The market is slowly figuring this out. That is why every serious vendor story is converging on the same nouns: registry, identity, gateway, audit, approvals, traces, offboarding, kill switches, activity history. Those are not feature flourishes. They are the minimum machinery required to answer the simplest operational question in the room: what exactly can this thing still do?

But inventory alone is not enough, because the current crop of control planes is still too local.

A Google registry can know about Google-native agents. An Entra control surface can know about Microsoft-native identities. LangSmith can tell you about LangSmith-managed recurring agents. Notion can describe the agents routed through Notion. Hermes can describe the agent running in Hermes.

Real deployments do not stay inside one box.

The same agent touches a SaaS connector, reads email, hits an MCP server, calls an API marketplace, writes to a database, pushes a CRM update, and maybe triggers a wallet or payment action downstream. The authority graph crosses vendors immediately. So if every provider gives you a perfect dashboard for only its own slice, you still do not have revocation. You have fragmented partial visibility.

That is the problem shadow agents expose: authority is becoming graph-shaped, and most governance tooling is still pretending it is app-shaped.

The second failure mode is ownership drift.

An agent built from a quick prompt inside a team workspace becomes a recurring workflow. Then it gets a connector. Then it gets memory. Then someone adds an MCP server. Then someone else wires it to a payment or support system. Six weeks later nobody wants to admit they are the owner, but the agent is still sitting there with live permissions and a clean UI. Traditional service-account hygiene was already mediocre. Agent-account hygiene will be worse because the creation path is so much easier and the functionality feels "assistive" right up until it becomes operational.

The third failure mode is trust in the governance provider itself.

This is where the SAGA-BFT paper matters. If the same platform that issues identity, stores policy, and claims to enforce access control is compromised or malicious, then your beautiful dashboard may be a hallucination with enterprise branding. At that point, governance artifacts need to be monitorable, auditable, or independently verifiable. Otherwise the platform can tell you the agent is bounded while the agent continues to act elsewhere or exfiltrate through an unseen path.

That is why portable authority matters even in enterprise environments that think they can buy their way out with one cloud vendor.

You need nonhuman identities with owners. You need typed scopes. You need inactivity and expiry. You need delegated-action receipts. You need external revocation hooks.
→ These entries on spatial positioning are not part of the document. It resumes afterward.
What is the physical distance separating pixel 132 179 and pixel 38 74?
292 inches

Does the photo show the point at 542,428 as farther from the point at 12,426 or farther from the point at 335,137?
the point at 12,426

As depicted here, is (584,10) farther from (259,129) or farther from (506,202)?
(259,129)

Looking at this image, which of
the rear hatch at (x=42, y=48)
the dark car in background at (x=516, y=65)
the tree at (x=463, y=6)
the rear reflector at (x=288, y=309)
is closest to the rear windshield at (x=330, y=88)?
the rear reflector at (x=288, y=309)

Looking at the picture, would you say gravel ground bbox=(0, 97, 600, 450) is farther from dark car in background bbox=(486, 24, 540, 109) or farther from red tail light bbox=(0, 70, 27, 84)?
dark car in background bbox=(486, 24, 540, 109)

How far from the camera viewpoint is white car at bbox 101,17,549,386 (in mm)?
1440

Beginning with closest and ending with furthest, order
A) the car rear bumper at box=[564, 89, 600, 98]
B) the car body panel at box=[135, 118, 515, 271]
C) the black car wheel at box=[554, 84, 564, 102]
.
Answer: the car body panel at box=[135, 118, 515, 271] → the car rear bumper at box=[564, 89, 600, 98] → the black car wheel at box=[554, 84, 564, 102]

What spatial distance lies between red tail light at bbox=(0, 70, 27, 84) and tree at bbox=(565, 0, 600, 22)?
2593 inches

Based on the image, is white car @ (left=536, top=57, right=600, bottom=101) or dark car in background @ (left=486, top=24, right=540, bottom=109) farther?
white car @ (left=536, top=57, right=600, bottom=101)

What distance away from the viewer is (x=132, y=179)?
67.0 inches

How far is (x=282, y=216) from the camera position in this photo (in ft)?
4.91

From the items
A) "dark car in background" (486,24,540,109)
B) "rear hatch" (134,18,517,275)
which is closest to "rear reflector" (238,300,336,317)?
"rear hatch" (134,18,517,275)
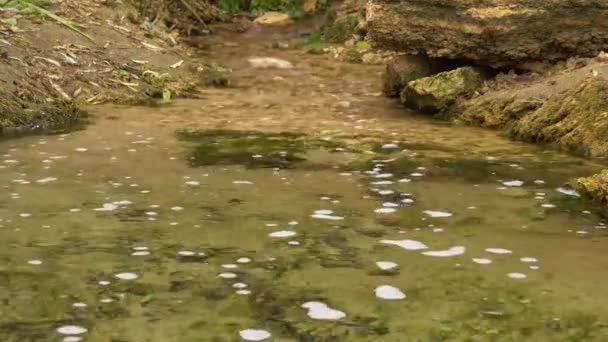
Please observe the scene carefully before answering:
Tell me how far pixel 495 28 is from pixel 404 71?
1.51 m

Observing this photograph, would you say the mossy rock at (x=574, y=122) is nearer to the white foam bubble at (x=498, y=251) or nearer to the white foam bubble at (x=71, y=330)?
the white foam bubble at (x=498, y=251)

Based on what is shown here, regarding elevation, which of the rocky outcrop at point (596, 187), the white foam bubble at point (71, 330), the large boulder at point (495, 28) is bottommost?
the white foam bubble at point (71, 330)

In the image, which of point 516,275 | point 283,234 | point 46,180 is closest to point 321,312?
point 516,275

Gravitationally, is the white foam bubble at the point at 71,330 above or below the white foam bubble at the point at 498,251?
below

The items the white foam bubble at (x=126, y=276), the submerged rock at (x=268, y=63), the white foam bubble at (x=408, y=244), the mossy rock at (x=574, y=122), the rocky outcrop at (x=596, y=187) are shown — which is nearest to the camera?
the white foam bubble at (x=126, y=276)

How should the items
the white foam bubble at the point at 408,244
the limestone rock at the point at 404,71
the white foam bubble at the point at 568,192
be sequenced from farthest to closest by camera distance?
the limestone rock at the point at 404,71 → the white foam bubble at the point at 568,192 → the white foam bubble at the point at 408,244

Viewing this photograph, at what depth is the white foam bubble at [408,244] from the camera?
4.93 m

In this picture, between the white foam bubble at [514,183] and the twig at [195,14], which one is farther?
the twig at [195,14]

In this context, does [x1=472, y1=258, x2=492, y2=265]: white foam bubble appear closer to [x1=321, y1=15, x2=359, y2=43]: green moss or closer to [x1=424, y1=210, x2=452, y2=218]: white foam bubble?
[x1=424, y1=210, x2=452, y2=218]: white foam bubble

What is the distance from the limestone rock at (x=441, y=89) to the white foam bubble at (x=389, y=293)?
6.51 m

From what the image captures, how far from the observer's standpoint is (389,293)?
165 inches

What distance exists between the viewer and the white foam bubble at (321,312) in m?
3.88

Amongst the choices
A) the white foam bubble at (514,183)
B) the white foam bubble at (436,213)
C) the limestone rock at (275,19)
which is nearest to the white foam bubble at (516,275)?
the white foam bubble at (436,213)

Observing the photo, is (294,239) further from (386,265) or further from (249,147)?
(249,147)
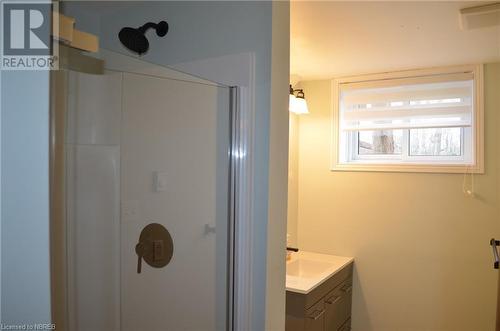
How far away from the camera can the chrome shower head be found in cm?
156

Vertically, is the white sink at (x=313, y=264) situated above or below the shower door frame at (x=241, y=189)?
below

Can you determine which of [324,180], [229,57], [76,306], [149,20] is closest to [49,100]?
[229,57]

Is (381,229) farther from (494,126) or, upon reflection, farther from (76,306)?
(76,306)

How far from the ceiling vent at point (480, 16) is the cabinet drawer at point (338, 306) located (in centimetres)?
171

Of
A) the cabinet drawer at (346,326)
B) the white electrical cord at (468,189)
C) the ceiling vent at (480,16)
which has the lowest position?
the cabinet drawer at (346,326)

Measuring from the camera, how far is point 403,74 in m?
2.52

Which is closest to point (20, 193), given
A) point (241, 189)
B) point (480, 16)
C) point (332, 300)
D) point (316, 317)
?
point (241, 189)

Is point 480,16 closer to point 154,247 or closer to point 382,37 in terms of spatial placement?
point 382,37

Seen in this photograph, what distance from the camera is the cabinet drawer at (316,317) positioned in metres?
2.00

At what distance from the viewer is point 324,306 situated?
2.20m

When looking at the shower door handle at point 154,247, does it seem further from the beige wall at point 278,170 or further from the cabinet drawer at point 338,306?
the cabinet drawer at point 338,306

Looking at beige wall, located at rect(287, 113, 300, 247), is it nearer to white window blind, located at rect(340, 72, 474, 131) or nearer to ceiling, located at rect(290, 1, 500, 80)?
white window blind, located at rect(340, 72, 474, 131)

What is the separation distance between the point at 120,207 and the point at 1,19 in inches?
44.0

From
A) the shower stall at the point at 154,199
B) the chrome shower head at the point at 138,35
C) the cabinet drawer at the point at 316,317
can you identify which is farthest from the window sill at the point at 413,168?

You need cross-system mapping from agent to tools to credentials to downstream principals.

Without that, the phrase "agent governance" just means "we bought another admin console."

And admin consoles do not revoke what they do not model.
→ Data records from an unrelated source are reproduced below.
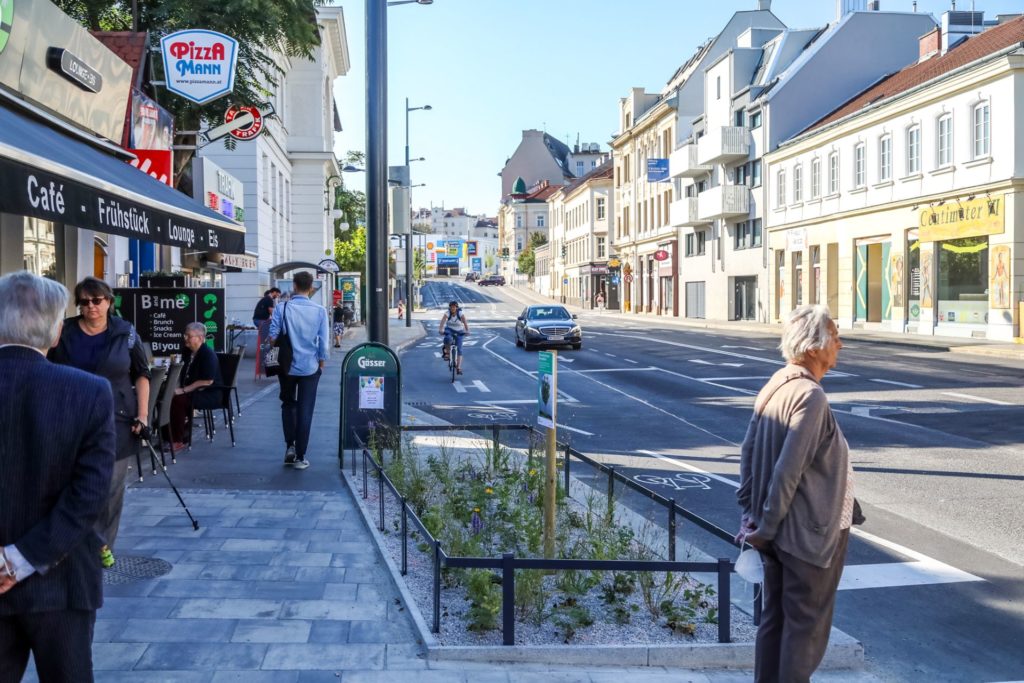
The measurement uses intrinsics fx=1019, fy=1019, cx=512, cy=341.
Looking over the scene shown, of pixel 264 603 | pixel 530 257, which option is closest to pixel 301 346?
pixel 264 603

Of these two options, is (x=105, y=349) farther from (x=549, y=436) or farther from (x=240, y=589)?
(x=549, y=436)

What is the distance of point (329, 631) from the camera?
203 inches

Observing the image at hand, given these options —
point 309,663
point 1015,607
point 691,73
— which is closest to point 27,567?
point 309,663

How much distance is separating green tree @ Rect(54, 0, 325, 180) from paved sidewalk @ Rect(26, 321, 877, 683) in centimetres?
949

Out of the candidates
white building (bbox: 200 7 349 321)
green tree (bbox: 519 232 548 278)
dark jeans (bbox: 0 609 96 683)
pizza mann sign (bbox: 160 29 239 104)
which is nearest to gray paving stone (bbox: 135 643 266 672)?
dark jeans (bbox: 0 609 96 683)

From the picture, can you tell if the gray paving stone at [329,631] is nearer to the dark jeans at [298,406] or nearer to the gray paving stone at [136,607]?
the gray paving stone at [136,607]

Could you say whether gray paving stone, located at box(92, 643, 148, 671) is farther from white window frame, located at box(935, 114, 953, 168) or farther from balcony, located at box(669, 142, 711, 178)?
balcony, located at box(669, 142, 711, 178)

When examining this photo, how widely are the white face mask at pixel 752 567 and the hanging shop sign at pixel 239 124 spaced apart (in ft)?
49.2

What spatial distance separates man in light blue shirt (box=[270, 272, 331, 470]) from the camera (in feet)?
32.1

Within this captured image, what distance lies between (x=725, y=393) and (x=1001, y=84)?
58.3 ft

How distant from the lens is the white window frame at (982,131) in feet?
99.4

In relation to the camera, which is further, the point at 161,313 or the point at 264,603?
the point at 161,313

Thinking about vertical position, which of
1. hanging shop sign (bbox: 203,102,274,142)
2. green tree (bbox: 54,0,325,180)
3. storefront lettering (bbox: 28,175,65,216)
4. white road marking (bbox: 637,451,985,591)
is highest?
green tree (bbox: 54,0,325,180)

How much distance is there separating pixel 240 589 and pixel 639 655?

The ugly truth is that the agent wave is arriving through the easiest adoption paths first: workspace helpers, browser extensions, connector kits, recurring prompts, MCP servers, internal copilots, and automation builders. That guarantees shadow-agent growth, because those surfaces are optimized for speed, not for explicit authority design.

So security teams need to stop asking only whether a given agent is useful or safe. They need to ask whether its authority is visible, attributable, bounded, and revocable across the full graph of systems it touches.

If the answer is no, then the organization does not have agent governance. It has agent optimism.

The Caveat: Centralized inventory is necessary, but it is not the finish line. A registry can become a very polished lie if it cannot prove the authority it describes or reach the credentials it claims to govern. Once agents span SaaS, MCP, messaging, local runtimes, and wallets, the only serious answer is a portable authority graph with typed scopes, durable receipts, independent auditability, and real revocation paths. Anything less is just shadow IT with better demos and far worse consequences.